THE NEW LANGUAGE THAT ALLOWS FOR THINGS TO CHANGE
More gentle, less stigmatizing language that consists of euphemisms and of some more relevant scientific terms is a result of human rights activism and years of articulate mental health advocacy that took place in the English speaking world. Such possibilities to change the language are virtues of a society that has freedom of speech.
By reducing the amount of stigmatizing, terms and increasing the amount of constructive terms in our language, we gave ourselves an upper hand in the conversation about race and racism, about sex and sexism, about sexual identity and orientation and about behavioral health, although there is still a lot of work to do.
We created a narrative that allows for new reforms to take place and for less traumatizing social patterns to reoccur. ACEs narrative would take a long time to establish itself in a society where spanking is considered a proper way to raise children. The boundaries of societies and cultures are defined by the boundaries of language, thus for trauma psychology to catch in Russia, a set of indigenous terms has to evolve in Russian as a result of social changes within the culture. Those vernacular terms have to co occur with the social growth in the society and it would be very difficult to import them from another language. Some neighboring, western Slavic countries may eventually influence Russia if it wasn’t for the political isolation.

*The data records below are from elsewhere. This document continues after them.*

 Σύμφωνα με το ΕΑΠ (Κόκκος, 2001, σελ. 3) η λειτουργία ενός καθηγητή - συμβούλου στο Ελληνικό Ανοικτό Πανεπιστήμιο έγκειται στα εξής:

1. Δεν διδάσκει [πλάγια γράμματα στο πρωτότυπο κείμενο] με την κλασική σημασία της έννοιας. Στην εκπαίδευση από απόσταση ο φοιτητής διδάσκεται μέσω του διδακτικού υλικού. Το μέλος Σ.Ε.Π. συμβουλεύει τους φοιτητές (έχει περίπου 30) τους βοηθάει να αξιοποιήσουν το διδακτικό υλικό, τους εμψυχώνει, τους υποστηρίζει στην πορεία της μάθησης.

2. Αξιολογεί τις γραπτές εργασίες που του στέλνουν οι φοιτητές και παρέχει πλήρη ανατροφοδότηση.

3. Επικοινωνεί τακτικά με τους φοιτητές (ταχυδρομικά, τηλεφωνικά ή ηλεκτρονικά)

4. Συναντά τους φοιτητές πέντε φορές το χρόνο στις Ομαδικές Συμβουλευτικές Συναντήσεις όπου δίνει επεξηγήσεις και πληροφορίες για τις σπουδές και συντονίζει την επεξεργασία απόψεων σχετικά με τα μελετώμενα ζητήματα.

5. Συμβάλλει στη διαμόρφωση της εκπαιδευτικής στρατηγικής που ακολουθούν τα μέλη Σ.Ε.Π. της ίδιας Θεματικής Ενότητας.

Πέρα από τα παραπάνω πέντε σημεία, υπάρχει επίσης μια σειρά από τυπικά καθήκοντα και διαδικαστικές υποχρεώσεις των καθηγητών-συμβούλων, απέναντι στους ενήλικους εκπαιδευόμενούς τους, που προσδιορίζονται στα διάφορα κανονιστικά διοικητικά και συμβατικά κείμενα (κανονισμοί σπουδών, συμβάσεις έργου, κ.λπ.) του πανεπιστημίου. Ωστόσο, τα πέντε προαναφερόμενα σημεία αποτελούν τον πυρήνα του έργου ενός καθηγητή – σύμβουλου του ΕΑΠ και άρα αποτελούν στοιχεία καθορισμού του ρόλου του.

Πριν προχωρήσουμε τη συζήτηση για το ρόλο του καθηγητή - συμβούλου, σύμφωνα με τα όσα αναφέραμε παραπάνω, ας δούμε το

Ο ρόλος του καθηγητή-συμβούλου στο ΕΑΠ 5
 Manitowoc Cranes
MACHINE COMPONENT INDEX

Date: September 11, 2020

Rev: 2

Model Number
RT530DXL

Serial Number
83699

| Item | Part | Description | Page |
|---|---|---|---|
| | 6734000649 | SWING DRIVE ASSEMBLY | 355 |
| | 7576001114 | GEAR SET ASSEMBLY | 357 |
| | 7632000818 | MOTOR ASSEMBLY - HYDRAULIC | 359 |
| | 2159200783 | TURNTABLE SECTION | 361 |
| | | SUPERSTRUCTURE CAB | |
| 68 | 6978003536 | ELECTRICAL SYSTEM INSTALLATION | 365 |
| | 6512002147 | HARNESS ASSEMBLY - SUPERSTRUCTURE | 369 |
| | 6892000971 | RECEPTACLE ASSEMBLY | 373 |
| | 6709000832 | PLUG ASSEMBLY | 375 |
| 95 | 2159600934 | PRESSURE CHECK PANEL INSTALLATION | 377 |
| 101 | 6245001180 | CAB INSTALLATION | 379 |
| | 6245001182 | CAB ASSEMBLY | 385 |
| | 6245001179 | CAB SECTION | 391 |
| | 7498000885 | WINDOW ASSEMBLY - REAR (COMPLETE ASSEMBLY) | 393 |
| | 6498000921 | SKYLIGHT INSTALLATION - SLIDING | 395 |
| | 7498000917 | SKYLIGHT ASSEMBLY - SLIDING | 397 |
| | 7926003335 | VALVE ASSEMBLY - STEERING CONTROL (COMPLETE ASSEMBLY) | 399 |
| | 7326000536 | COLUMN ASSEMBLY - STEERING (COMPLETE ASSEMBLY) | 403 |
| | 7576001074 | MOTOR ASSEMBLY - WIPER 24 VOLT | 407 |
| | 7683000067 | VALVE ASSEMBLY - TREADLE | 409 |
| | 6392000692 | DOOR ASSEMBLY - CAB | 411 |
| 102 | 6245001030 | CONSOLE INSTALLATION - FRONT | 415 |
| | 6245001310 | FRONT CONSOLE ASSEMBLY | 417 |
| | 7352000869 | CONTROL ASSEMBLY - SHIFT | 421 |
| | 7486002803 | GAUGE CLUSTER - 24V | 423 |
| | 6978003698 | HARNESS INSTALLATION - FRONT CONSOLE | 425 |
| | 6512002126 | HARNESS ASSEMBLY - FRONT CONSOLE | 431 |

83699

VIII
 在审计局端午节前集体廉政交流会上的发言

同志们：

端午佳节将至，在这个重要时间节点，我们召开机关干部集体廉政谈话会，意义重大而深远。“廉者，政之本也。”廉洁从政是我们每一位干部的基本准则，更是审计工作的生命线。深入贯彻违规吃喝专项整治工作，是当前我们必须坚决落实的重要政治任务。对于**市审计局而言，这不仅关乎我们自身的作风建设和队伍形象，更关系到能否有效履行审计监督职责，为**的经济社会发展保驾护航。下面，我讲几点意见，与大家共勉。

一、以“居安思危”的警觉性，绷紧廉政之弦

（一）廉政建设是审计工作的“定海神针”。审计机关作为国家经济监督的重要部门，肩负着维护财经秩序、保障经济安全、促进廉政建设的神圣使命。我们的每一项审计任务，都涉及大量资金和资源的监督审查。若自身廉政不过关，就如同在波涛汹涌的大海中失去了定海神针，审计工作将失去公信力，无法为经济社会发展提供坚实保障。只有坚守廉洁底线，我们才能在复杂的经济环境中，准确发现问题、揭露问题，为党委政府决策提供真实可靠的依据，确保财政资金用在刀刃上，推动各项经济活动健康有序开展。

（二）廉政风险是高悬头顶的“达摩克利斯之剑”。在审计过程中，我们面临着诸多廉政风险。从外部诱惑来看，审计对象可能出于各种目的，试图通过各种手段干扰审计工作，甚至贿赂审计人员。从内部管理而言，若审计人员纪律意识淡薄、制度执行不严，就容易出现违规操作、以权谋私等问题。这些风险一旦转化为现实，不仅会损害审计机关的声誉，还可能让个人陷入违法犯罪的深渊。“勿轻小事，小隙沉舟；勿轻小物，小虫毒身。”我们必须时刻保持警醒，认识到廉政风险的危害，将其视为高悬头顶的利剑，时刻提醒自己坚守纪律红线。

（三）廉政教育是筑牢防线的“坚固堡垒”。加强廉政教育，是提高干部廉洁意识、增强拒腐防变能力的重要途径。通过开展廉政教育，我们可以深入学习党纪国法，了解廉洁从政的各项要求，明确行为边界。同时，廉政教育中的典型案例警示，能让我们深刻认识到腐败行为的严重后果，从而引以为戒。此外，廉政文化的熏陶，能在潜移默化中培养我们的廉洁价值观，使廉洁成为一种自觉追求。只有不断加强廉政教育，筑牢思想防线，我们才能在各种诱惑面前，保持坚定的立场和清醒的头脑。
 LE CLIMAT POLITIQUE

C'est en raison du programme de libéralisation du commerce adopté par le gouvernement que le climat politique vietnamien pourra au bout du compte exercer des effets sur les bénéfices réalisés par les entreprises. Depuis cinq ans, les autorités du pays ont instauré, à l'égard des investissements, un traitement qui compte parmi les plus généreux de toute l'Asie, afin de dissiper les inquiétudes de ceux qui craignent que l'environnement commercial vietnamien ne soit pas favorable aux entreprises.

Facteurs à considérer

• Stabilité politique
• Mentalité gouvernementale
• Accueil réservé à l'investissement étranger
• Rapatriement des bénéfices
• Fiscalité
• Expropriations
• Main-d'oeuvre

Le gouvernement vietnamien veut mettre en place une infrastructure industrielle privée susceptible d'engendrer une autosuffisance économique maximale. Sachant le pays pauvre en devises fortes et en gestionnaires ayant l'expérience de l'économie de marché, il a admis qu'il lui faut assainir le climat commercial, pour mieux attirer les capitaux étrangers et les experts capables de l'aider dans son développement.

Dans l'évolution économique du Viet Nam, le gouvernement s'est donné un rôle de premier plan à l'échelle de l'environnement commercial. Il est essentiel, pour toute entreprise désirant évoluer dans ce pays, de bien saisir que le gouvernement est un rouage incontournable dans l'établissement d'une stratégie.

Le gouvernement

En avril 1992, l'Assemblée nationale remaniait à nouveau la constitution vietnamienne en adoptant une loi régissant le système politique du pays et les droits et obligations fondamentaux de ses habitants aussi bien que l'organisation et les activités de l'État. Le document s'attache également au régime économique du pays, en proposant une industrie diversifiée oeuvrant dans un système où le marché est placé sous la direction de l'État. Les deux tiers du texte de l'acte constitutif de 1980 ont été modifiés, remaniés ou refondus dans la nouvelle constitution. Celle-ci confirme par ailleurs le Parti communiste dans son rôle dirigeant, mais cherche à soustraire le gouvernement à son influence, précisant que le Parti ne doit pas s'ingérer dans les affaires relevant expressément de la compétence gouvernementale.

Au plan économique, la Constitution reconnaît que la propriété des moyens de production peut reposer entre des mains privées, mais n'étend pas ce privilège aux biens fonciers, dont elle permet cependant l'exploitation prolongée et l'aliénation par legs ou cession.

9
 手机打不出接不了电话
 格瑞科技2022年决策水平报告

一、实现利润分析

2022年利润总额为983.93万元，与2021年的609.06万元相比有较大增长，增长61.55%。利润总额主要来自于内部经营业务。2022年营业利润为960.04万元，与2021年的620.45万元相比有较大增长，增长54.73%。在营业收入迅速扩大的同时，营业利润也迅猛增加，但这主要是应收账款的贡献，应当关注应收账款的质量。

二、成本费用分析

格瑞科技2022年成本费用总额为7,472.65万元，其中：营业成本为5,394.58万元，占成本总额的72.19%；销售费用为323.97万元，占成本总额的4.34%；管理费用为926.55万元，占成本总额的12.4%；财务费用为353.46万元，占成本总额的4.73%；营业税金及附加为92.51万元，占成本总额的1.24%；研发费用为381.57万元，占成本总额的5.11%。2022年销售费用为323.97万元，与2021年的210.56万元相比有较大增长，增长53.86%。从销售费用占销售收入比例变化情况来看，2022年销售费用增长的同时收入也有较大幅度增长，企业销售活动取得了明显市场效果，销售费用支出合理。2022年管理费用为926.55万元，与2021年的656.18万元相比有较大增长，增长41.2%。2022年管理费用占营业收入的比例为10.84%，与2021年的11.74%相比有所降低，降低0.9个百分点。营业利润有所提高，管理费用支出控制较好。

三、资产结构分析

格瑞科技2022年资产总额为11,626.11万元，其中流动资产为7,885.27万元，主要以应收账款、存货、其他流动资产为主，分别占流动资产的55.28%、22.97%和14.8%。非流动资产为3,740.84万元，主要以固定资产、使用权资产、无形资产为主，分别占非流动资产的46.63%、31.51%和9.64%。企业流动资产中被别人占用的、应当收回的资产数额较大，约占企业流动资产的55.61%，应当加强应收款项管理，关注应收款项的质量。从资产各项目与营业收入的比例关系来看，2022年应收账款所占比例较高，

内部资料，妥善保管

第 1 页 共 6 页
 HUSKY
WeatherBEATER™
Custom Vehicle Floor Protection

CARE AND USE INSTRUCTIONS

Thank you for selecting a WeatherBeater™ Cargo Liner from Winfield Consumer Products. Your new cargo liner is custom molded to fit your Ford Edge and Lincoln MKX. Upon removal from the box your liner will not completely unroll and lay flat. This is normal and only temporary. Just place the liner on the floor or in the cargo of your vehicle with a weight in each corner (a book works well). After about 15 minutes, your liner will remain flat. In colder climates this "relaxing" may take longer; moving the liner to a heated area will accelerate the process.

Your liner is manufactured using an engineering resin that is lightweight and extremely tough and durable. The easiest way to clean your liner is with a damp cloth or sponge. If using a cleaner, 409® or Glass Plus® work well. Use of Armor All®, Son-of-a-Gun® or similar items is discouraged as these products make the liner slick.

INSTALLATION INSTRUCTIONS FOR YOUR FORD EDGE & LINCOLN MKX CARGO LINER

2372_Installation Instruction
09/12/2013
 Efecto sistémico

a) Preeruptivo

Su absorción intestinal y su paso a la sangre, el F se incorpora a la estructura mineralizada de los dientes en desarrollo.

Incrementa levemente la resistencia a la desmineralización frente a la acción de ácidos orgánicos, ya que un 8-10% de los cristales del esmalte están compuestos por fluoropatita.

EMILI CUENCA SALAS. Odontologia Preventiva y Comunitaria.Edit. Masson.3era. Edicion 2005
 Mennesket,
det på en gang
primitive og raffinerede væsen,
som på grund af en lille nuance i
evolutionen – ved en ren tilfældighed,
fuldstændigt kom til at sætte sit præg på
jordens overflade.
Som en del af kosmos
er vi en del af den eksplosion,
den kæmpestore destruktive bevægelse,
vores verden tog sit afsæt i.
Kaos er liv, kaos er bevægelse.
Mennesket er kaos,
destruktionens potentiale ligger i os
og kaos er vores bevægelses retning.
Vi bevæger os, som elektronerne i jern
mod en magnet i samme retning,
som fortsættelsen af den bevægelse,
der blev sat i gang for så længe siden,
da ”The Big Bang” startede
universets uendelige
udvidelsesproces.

"One Flew Over The Cuckoo's Nest" was a rather popular novel in Russia at one point. I never read it in Russian, if they translated it well, that may be a good first step in creating the narrative.
Writers such as Ken Kesey and Philip K. Dick helped establish the narrative for the mental health advocacy in America. It may be said thatanother very peculiar cultural phenomenon of the 1960s helped the mental health cause along with the Community Mental Health Act, signed by John F. Kennedy, redefining mental health in America forever.
ANOTHER PROPHET WHO IS NOT WELL UNDERSTOOD AT HOME.
When I try to explain to my family members what Mental Hospital Diversionary Respites are, why they are important and why I would like one to open in Frederick County, I have to use common words that are available in Russian to describe the problem.
What comes out of my mouth either sounds too clumsy or it sounds as if I am advocating for lunatics to run the insane asylum. Some of the terms that I use in my advocacy work in English are simply not present in Russian. Thus, I am yet another prophet who would not be understood in his own home country.
Yes, there are some people in America who think that all psychos need to wear straitjackets and be kept in chains, drugged up on thorazine, yet their narrative is not dominating. They just won't get very far in society with their angry talk.
In modern America, even the most covertly racist politicians can no longer use offensive racial slurs in public because the narrative had shifted away from racist terminology. We have to be aware that such changes in language, in thinking and in the narrative are fruits of the civil rights movement.
They give us new tools to change our world for the better.